An Israeli startup has developed a mobile game that uses neuroscience-based techniques to treat symptoms of anxiety and depression.
Hedonia uses a therapeutic method grounded in the research of Dr. Moshe Bar, the former director of the Cognitive Neuroscience Lab at Harvard Medical School, to treat the mood disorders.
The therapy, called Facilitating Thought Progression (FTP), is designed to disrupt negative thought patterns, lack of motivation, and the inability to experience happiness. It does so through simple exercises that broaden patients’ thought patterns to be more associative, and help them to think more quickly, which research has found can improve a person’s mood.
Hedonia’s new game, Mood Bloom, utilizes these exercises by using word chains, associations, speed reading, and even sky-gazing to expand thinking and make thoughts travel more rapidly.
In the game, these exercises come into play as players gather resources to build villages populated with human and animal characters.
The startup says that Mood Bloom is only effective if users play it for four days a week for eight weeks or longer.

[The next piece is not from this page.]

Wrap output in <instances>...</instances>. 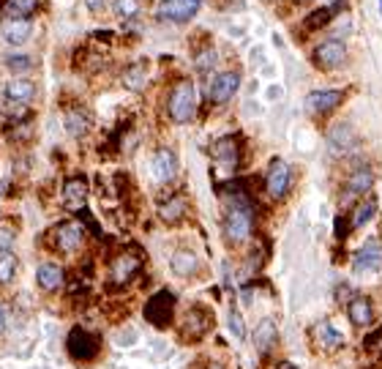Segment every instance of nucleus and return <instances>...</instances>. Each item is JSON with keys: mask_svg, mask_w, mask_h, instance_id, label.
<instances>
[{"mask_svg": "<svg viewBox=\"0 0 382 369\" xmlns=\"http://www.w3.org/2000/svg\"><path fill=\"white\" fill-rule=\"evenodd\" d=\"M142 265H145V257H142V252L134 249V246L131 249H121L118 255H112L109 263H107V290H123V287H129L139 277Z\"/></svg>", "mask_w": 382, "mask_h": 369, "instance_id": "nucleus-1", "label": "nucleus"}, {"mask_svg": "<svg viewBox=\"0 0 382 369\" xmlns=\"http://www.w3.org/2000/svg\"><path fill=\"white\" fill-rule=\"evenodd\" d=\"M102 334L87 328V326H74L69 334H66V353L74 364H93L99 361L102 355Z\"/></svg>", "mask_w": 382, "mask_h": 369, "instance_id": "nucleus-2", "label": "nucleus"}, {"mask_svg": "<svg viewBox=\"0 0 382 369\" xmlns=\"http://www.w3.org/2000/svg\"><path fill=\"white\" fill-rule=\"evenodd\" d=\"M213 328H216V315H213V309H208L205 304H194L189 306L183 317H180V323H178V339L180 342H202V339H208L213 334Z\"/></svg>", "mask_w": 382, "mask_h": 369, "instance_id": "nucleus-3", "label": "nucleus"}, {"mask_svg": "<svg viewBox=\"0 0 382 369\" xmlns=\"http://www.w3.org/2000/svg\"><path fill=\"white\" fill-rule=\"evenodd\" d=\"M47 241L58 255H77L87 244V228L80 219H63L47 232Z\"/></svg>", "mask_w": 382, "mask_h": 369, "instance_id": "nucleus-4", "label": "nucleus"}, {"mask_svg": "<svg viewBox=\"0 0 382 369\" xmlns=\"http://www.w3.org/2000/svg\"><path fill=\"white\" fill-rule=\"evenodd\" d=\"M377 183V173L371 164L358 161L352 170H347V176L342 181V189H339V203L342 205H355L358 200H364L366 194H371Z\"/></svg>", "mask_w": 382, "mask_h": 369, "instance_id": "nucleus-5", "label": "nucleus"}, {"mask_svg": "<svg viewBox=\"0 0 382 369\" xmlns=\"http://www.w3.org/2000/svg\"><path fill=\"white\" fill-rule=\"evenodd\" d=\"M167 115L170 121L183 126V123H191L194 115H197V88L191 80H178L173 88H170V96H167Z\"/></svg>", "mask_w": 382, "mask_h": 369, "instance_id": "nucleus-6", "label": "nucleus"}, {"mask_svg": "<svg viewBox=\"0 0 382 369\" xmlns=\"http://www.w3.org/2000/svg\"><path fill=\"white\" fill-rule=\"evenodd\" d=\"M325 148H328L330 159H349L358 154L361 148V134L358 129L349 121H339L333 123L325 134Z\"/></svg>", "mask_w": 382, "mask_h": 369, "instance_id": "nucleus-7", "label": "nucleus"}, {"mask_svg": "<svg viewBox=\"0 0 382 369\" xmlns=\"http://www.w3.org/2000/svg\"><path fill=\"white\" fill-rule=\"evenodd\" d=\"M210 159H213V164H216L219 173L235 176L238 167H241V161H244V142H241V137L238 134L219 137V140L213 142V148H210Z\"/></svg>", "mask_w": 382, "mask_h": 369, "instance_id": "nucleus-8", "label": "nucleus"}, {"mask_svg": "<svg viewBox=\"0 0 382 369\" xmlns=\"http://www.w3.org/2000/svg\"><path fill=\"white\" fill-rule=\"evenodd\" d=\"M175 309H178L175 293H170V290H156L151 299L145 301L142 315H145V323H151L153 328L167 331L175 323Z\"/></svg>", "mask_w": 382, "mask_h": 369, "instance_id": "nucleus-9", "label": "nucleus"}, {"mask_svg": "<svg viewBox=\"0 0 382 369\" xmlns=\"http://www.w3.org/2000/svg\"><path fill=\"white\" fill-rule=\"evenodd\" d=\"M347 58H349L347 41H344V38H336V36H328V38H322V41L314 47V53H312L314 66H317L320 71H325V74L344 69Z\"/></svg>", "mask_w": 382, "mask_h": 369, "instance_id": "nucleus-10", "label": "nucleus"}, {"mask_svg": "<svg viewBox=\"0 0 382 369\" xmlns=\"http://www.w3.org/2000/svg\"><path fill=\"white\" fill-rule=\"evenodd\" d=\"M293 167L284 161V159H271L268 170H265V178H262V186H265V194L273 200V203H281L290 189H293Z\"/></svg>", "mask_w": 382, "mask_h": 369, "instance_id": "nucleus-11", "label": "nucleus"}, {"mask_svg": "<svg viewBox=\"0 0 382 369\" xmlns=\"http://www.w3.org/2000/svg\"><path fill=\"white\" fill-rule=\"evenodd\" d=\"M344 99H347V93L342 88H314L306 93L303 107H306V112L312 118H325V115L336 112L339 107L344 105Z\"/></svg>", "mask_w": 382, "mask_h": 369, "instance_id": "nucleus-12", "label": "nucleus"}, {"mask_svg": "<svg viewBox=\"0 0 382 369\" xmlns=\"http://www.w3.org/2000/svg\"><path fill=\"white\" fill-rule=\"evenodd\" d=\"M380 271H382V241L380 238H369L352 255V274L355 277H371V274H380Z\"/></svg>", "mask_w": 382, "mask_h": 369, "instance_id": "nucleus-13", "label": "nucleus"}, {"mask_svg": "<svg viewBox=\"0 0 382 369\" xmlns=\"http://www.w3.org/2000/svg\"><path fill=\"white\" fill-rule=\"evenodd\" d=\"M241 88V71H219V74H213V80L208 82V90H205V96H208L210 105H227V102H232V96L238 93Z\"/></svg>", "mask_w": 382, "mask_h": 369, "instance_id": "nucleus-14", "label": "nucleus"}, {"mask_svg": "<svg viewBox=\"0 0 382 369\" xmlns=\"http://www.w3.org/2000/svg\"><path fill=\"white\" fill-rule=\"evenodd\" d=\"M312 345L317 348L320 353H325V355H333V353L344 351V345H347V336L342 334L330 320H317L312 326Z\"/></svg>", "mask_w": 382, "mask_h": 369, "instance_id": "nucleus-15", "label": "nucleus"}, {"mask_svg": "<svg viewBox=\"0 0 382 369\" xmlns=\"http://www.w3.org/2000/svg\"><path fill=\"white\" fill-rule=\"evenodd\" d=\"M202 0H161L156 9V17L161 22H175V25H183L194 19V14L200 11Z\"/></svg>", "mask_w": 382, "mask_h": 369, "instance_id": "nucleus-16", "label": "nucleus"}, {"mask_svg": "<svg viewBox=\"0 0 382 369\" xmlns=\"http://www.w3.org/2000/svg\"><path fill=\"white\" fill-rule=\"evenodd\" d=\"M87 197H90V183L85 176H69L63 181V194H60V203L66 211L80 213L87 205Z\"/></svg>", "mask_w": 382, "mask_h": 369, "instance_id": "nucleus-17", "label": "nucleus"}, {"mask_svg": "<svg viewBox=\"0 0 382 369\" xmlns=\"http://www.w3.org/2000/svg\"><path fill=\"white\" fill-rule=\"evenodd\" d=\"M170 271H173L178 279L189 282L202 274V260H200V255L194 249L180 246V249H175L173 255H170Z\"/></svg>", "mask_w": 382, "mask_h": 369, "instance_id": "nucleus-18", "label": "nucleus"}, {"mask_svg": "<svg viewBox=\"0 0 382 369\" xmlns=\"http://www.w3.org/2000/svg\"><path fill=\"white\" fill-rule=\"evenodd\" d=\"M63 126H66V134L74 140H85L87 134L93 132V112L82 105L66 107L63 112Z\"/></svg>", "mask_w": 382, "mask_h": 369, "instance_id": "nucleus-19", "label": "nucleus"}, {"mask_svg": "<svg viewBox=\"0 0 382 369\" xmlns=\"http://www.w3.org/2000/svg\"><path fill=\"white\" fill-rule=\"evenodd\" d=\"M251 342H254L257 355L268 358V355L278 348V323L276 320H273V317H262L260 323L254 326V331H251Z\"/></svg>", "mask_w": 382, "mask_h": 369, "instance_id": "nucleus-20", "label": "nucleus"}, {"mask_svg": "<svg viewBox=\"0 0 382 369\" xmlns=\"http://www.w3.org/2000/svg\"><path fill=\"white\" fill-rule=\"evenodd\" d=\"M36 284H38V290L47 293V296L63 290V287H66V268L60 263H55V260H44V263L36 268Z\"/></svg>", "mask_w": 382, "mask_h": 369, "instance_id": "nucleus-21", "label": "nucleus"}, {"mask_svg": "<svg viewBox=\"0 0 382 369\" xmlns=\"http://www.w3.org/2000/svg\"><path fill=\"white\" fill-rule=\"evenodd\" d=\"M151 176L161 186H170L178 178V156L173 148H158L153 159H151Z\"/></svg>", "mask_w": 382, "mask_h": 369, "instance_id": "nucleus-22", "label": "nucleus"}, {"mask_svg": "<svg viewBox=\"0 0 382 369\" xmlns=\"http://www.w3.org/2000/svg\"><path fill=\"white\" fill-rule=\"evenodd\" d=\"M347 317L355 328H371L374 320H377V312H374L371 299L364 296V293H355V296L347 301Z\"/></svg>", "mask_w": 382, "mask_h": 369, "instance_id": "nucleus-23", "label": "nucleus"}, {"mask_svg": "<svg viewBox=\"0 0 382 369\" xmlns=\"http://www.w3.org/2000/svg\"><path fill=\"white\" fill-rule=\"evenodd\" d=\"M189 213V197L183 192H170L161 203H158V219L164 225H178L183 222Z\"/></svg>", "mask_w": 382, "mask_h": 369, "instance_id": "nucleus-24", "label": "nucleus"}, {"mask_svg": "<svg viewBox=\"0 0 382 369\" xmlns=\"http://www.w3.org/2000/svg\"><path fill=\"white\" fill-rule=\"evenodd\" d=\"M380 211V203L374 194H366L364 200H358L352 205V213H349V232H358V230L369 228L374 222V216Z\"/></svg>", "mask_w": 382, "mask_h": 369, "instance_id": "nucleus-25", "label": "nucleus"}, {"mask_svg": "<svg viewBox=\"0 0 382 369\" xmlns=\"http://www.w3.org/2000/svg\"><path fill=\"white\" fill-rule=\"evenodd\" d=\"M36 93H38V85H36L33 80H25V77L9 80L6 88H3L6 102H11V105H31L36 99Z\"/></svg>", "mask_w": 382, "mask_h": 369, "instance_id": "nucleus-26", "label": "nucleus"}, {"mask_svg": "<svg viewBox=\"0 0 382 369\" xmlns=\"http://www.w3.org/2000/svg\"><path fill=\"white\" fill-rule=\"evenodd\" d=\"M0 33H3V38H6V44L19 47V44H25V41L31 38V33H33V22H31V19H3Z\"/></svg>", "mask_w": 382, "mask_h": 369, "instance_id": "nucleus-27", "label": "nucleus"}, {"mask_svg": "<svg viewBox=\"0 0 382 369\" xmlns=\"http://www.w3.org/2000/svg\"><path fill=\"white\" fill-rule=\"evenodd\" d=\"M121 82H123V88L131 90V93L145 90V85H148V60H137V63L126 66L121 74Z\"/></svg>", "mask_w": 382, "mask_h": 369, "instance_id": "nucleus-28", "label": "nucleus"}, {"mask_svg": "<svg viewBox=\"0 0 382 369\" xmlns=\"http://www.w3.org/2000/svg\"><path fill=\"white\" fill-rule=\"evenodd\" d=\"M38 9V0H0L3 19H28Z\"/></svg>", "mask_w": 382, "mask_h": 369, "instance_id": "nucleus-29", "label": "nucleus"}, {"mask_svg": "<svg viewBox=\"0 0 382 369\" xmlns=\"http://www.w3.org/2000/svg\"><path fill=\"white\" fill-rule=\"evenodd\" d=\"M36 134V123L33 118H28V121H17V123H6V140L14 142V145H25V142H31Z\"/></svg>", "mask_w": 382, "mask_h": 369, "instance_id": "nucleus-30", "label": "nucleus"}, {"mask_svg": "<svg viewBox=\"0 0 382 369\" xmlns=\"http://www.w3.org/2000/svg\"><path fill=\"white\" fill-rule=\"evenodd\" d=\"M19 274V257L9 249V252H0V287H9L11 282L17 279Z\"/></svg>", "mask_w": 382, "mask_h": 369, "instance_id": "nucleus-31", "label": "nucleus"}, {"mask_svg": "<svg viewBox=\"0 0 382 369\" xmlns=\"http://www.w3.org/2000/svg\"><path fill=\"white\" fill-rule=\"evenodd\" d=\"M227 331H229V336H232L235 342H244V339H246L244 312H241L235 304H229V309H227Z\"/></svg>", "mask_w": 382, "mask_h": 369, "instance_id": "nucleus-32", "label": "nucleus"}, {"mask_svg": "<svg viewBox=\"0 0 382 369\" xmlns=\"http://www.w3.org/2000/svg\"><path fill=\"white\" fill-rule=\"evenodd\" d=\"M216 63H219V55H216V47H213V44L202 47L200 53L194 55V69L200 71V74H210V71L216 69Z\"/></svg>", "mask_w": 382, "mask_h": 369, "instance_id": "nucleus-33", "label": "nucleus"}, {"mask_svg": "<svg viewBox=\"0 0 382 369\" xmlns=\"http://www.w3.org/2000/svg\"><path fill=\"white\" fill-rule=\"evenodd\" d=\"M139 342V331L134 326H129V323H123L121 328L115 331V345L118 348H131V345H137Z\"/></svg>", "mask_w": 382, "mask_h": 369, "instance_id": "nucleus-34", "label": "nucleus"}, {"mask_svg": "<svg viewBox=\"0 0 382 369\" xmlns=\"http://www.w3.org/2000/svg\"><path fill=\"white\" fill-rule=\"evenodd\" d=\"M112 9H115L118 19H131L142 11V3H139V0H115V6H112Z\"/></svg>", "mask_w": 382, "mask_h": 369, "instance_id": "nucleus-35", "label": "nucleus"}, {"mask_svg": "<svg viewBox=\"0 0 382 369\" xmlns=\"http://www.w3.org/2000/svg\"><path fill=\"white\" fill-rule=\"evenodd\" d=\"M6 66L11 74H25V71L33 69V58L31 55H9L6 58Z\"/></svg>", "mask_w": 382, "mask_h": 369, "instance_id": "nucleus-36", "label": "nucleus"}, {"mask_svg": "<svg viewBox=\"0 0 382 369\" xmlns=\"http://www.w3.org/2000/svg\"><path fill=\"white\" fill-rule=\"evenodd\" d=\"M14 315H17V309L11 304H0V339L14 331Z\"/></svg>", "mask_w": 382, "mask_h": 369, "instance_id": "nucleus-37", "label": "nucleus"}, {"mask_svg": "<svg viewBox=\"0 0 382 369\" xmlns=\"http://www.w3.org/2000/svg\"><path fill=\"white\" fill-rule=\"evenodd\" d=\"M14 244H17V230L0 225V252H9Z\"/></svg>", "mask_w": 382, "mask_h": 369, "instance_id": "nucleus-38", "label": "nucleus"}, {"mask_svg": "<svg viewBox=\"0 0 382 369\" xmlns=\"http://www.w3.org/2000/svg\"><path fill=\"white\" fill-rule=\"evenodd\" d=\"M87 3V9L93 11V14H99V11H104V6L109 3V0H85Z\"/></svg>", "mask_w": 382, "mask_h": 369, "instance_id": "nucleus-39", "label": "nucleus"}, {"mask_svg": "<svg viewBox=\"0 0 382 369\" xmlns=\"http://www.w3.org/2000/svg\"><path fill=\"white\" fill-rule=\"evenodd\" d=\"M200 369H227L224 361H216V358H205V364Z\"/></svg>", "mask_w": 382, "mask_h": 369, "instance_id": "nucleus-40", "label": "nucleus"}, {"mask_svg": "<svg viewBox=\"0 0 382 369\" xmlns=\"http://www.w3.org/2000/svg\"><path fill=\"white\" fill-rule=\"evenodd\" d=\"M268 96H271V99H281V88H276V85H273V88L268 90Z\"/></svg>", "mask_w": 382, "mask_h": 369, "instance_id": "nucleus-41", "label": "nucleus"}, {"mask_svg": "<svg viewBox=\"0 0 382 369\" xmlns=\"http://www.w3.org/2000/svg\"><path fill=\"white\" fill-rule=\"evenodd\" d=\"M276 369H298V367H295V364H290V361H281Z\"/></svg>", "mask_w": 382, "mask_h": 369, "instance_id": "nucleus-42", "label": "nucleus"}, {"mask_svg": "<svg viewBox=\"0 0 382 369\" xmlns=\"http://www.w3.org/2000/svg\"><path fill=\"white\" fill-rule=\"evenodd\" d=\"M293 3H306V0H293Z\"/></svg>", "mask_w": 382, "mask_h": 369, "instance_id": "nucleus-43", "label": "nucleus"}, {"mask_svg": "<svg viewBox=\"0 0 382 369\" xmlns=\"http://www.w3.org/2000/svg\"><path fill=\"white\" fill-rule=\"evenodd\" d=\"M380 17H382V0H380Z\"/></svg>", "mask_w": 382, "mask_h": 369, "instance_id": "nucleus-44", "label": "nucleus"}, {"mask_svg": "<svg viewBox=\"0 0 382 369\" xmlns=\"http://www.w3.org/2000/svg\"><path fill=\"white\" fill-rule=\"evenodd\" d=\"M31 369H38V367H31Z\"/></svg>", "mask_w": 382, "mask_h": 369, "instance_id": "nucleus-45", "label": "nucleus"}]
</instances>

“As game designers, we usually measure our success in numbers of players and how much money a game generates,” said Ohad Barzilay, head of product development at Hedonia.
“With Mood Bloom, our focus shifts to evaluating how many people with depression and anxiety who play our game, start feeling better,” he said.
“We strive to give people a game that they enjoy and, more importantly, make it so captivating that they want to make playing the game a long-term habit.”